# Wife Separated... Now What?



## db52993 (May 7, 2013)

Over the last two years I have had problems in my marriage. I had already posted on this site for advice during that time. However, recently, my wife confessed that she had an inappropriate relationship with another man. I know the man. However, she said that while it was inappropriate, it did not rise to adultery. While I was "suprised", I was not shocked because I knew something was wrong. 

So here I am wondering why my marriage is not working and now she comes forth with this information. I am a forgiving person, and I am willing to still work on the marriage. Still, she decided that it was best for her to move out. There was alot of tension in the marriage in the last two years. There was yelling, mistrust, separation of finances, etc. My and her health was suffering. She tells me that she needs space to sort out her feelings and needs space. I asked here where she is going and she didn't tell me. She doesn't trust me, which is strange because I am not the one doing the cheating. I tried to explain to her that moving out is not the answer and the fact we had alot of problems was due to the hiding of her relationship. It was her conscience. Now that revealed truth was disclosed, we can move forward. She wanted to move out anyway. 

So now its be almost two weeks she left, and I have a roller coaster of feelings. I wonder everyday what she is doing, and the fact that we text barely once a week is surely not enough to re-build the relationship. I want to give her space, but its killing me that i am not initiating any texts. I am trying to control myself not to seem so needy, but I am needy. I miss her. I love her. So now that she is separated, now what? I feel like a loss. Like a death has occurred. My mind looks 1-5 yrs down the road and wonder. I am in limbo.

Any advice???


----------



## MachoMcCoy (Oct 20, 2014)

She moved out so she could continue her affair. Or look for a new one. 180 time. She's gone. Let her go.


----------



## Roselyn (Sep 19, 2010)

Need more information from you so that posters can help you. How old are you and your wife? Do you have children and how old are they? Do you and your wife work? Describe the nature of your wife's relationship with the other man. How do you know him? How long have you been married? Where did you meet her and what type of environment?


----------



## chaos (Mar 9, 2012)

She had, at the very least, an EA and now that she's moved out, it will become a PA. Women who leave their husbands after being involved in an affair, seldom return to them. Marriage counseling is extremely remote when a wife walks away in this fashion.

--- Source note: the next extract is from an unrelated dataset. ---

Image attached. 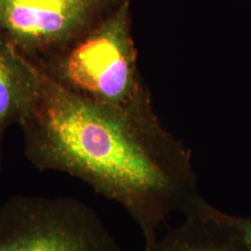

*No matter what the outcome of your marriage is, it is essential that you FIRST heal yourself.*


----------



## Lostinthought61 (Nov 5, 2013)

You married a selfish individual who is seeking her own happiness with or with out you...you can accept that or not the truth is that you,are standing alone with out her near you....so don't you think it's time to take back ownership of your self and not worry about her...time to work on yourself, without her, after all she is doing the same....find your own happiness.


----------



## NoChoice (Feb 12, 2012)

OP,
The sad truth is most likely that your wife may have felt that her relationship with the OM was inappropriate while you two were together. Once separated however, she is "free" from her marital bonds to pursue her other interests.

Please notice that I said most likely, as in not 100% but the probability is actually quite high. Any individual interested in working out a relationship does not remove themselves from it with little or no contact. I believe she wants to work on her other relationship and see how much promise that holds while still keeping you "on the hook". In this way, she has a place whereto she can return if the OM doesn't work out.

That is most likely why she "needs space" but doesn't want to cut you completely loose until she has more confidence in the new relationship. The best you can do is to consider her gone and act accordingly. I regret your having to come here but if you have to go through this TAM can be a valuable resource. Good luck


----------



## SongoftheSouth (Apr 22, 2014)

She is cheating and has left you. What advice is there except to file for divorce??? What is the background, - any children???? if not divorce asap. If children are involved, discuss your rights/responsibilities with a legal expert and then divorce asap.


----------



## Thebes (Apr 10, 2013)

You would be better off just letting her go. Bet she is still seeing the guy. I know it hard when you still love them. It takes about a year to get over someone that you are still in love with.

If this has been going on for about 2 years that is how long it takes most women to end a relationship they are not happy in.


----------



## Openminded (Feb 21, 2013)

Right now she's not interested in R with you. After her current relationship ends then she might be. You have to decide if you want to wait for that (I don't recommend it).


----------